■ Problem:
Extract word for word every line from the one holding "Which ordering of" through the last line of the items below, with both ends included.

■ Data in this exercise:
********************
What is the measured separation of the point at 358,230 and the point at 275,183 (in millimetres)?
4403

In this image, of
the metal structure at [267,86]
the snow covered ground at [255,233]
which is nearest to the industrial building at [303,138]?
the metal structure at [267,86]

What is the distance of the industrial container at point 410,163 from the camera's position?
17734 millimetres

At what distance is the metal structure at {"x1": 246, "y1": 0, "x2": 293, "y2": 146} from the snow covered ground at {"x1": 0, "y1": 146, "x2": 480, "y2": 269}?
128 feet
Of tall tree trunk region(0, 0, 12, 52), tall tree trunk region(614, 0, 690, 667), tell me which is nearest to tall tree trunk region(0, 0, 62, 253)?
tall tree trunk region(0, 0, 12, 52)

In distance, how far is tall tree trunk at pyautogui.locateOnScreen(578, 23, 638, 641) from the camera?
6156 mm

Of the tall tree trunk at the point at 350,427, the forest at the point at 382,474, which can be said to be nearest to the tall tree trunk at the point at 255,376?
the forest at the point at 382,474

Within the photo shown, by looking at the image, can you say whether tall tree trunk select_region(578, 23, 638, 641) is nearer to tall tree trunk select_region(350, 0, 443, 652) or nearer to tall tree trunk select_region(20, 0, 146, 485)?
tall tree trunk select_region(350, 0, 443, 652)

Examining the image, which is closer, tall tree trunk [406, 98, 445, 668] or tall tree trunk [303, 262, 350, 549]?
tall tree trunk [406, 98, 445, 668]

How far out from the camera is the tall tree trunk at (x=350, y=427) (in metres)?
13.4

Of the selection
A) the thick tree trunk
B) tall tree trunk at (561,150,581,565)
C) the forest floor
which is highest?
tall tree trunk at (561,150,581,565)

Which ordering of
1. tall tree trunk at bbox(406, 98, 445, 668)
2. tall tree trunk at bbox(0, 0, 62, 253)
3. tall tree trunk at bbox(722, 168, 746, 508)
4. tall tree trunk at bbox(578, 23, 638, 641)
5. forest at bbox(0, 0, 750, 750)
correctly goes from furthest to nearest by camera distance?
********************
■ Complete response:
Which ordering of
1. tall tree trunk at bbox(406, 98, 445, 668)
2. tall tree trunk at bbox(0, 0, 62, 253)
3. tall tree trunk at bbox(722, 168, 746, 508)
4. tall tree trunk at bbox(578, 23, 638, 641)
5. forest at bbox(0, 0, 750, 750)
correctly goes from furthest to nearest by camera distance?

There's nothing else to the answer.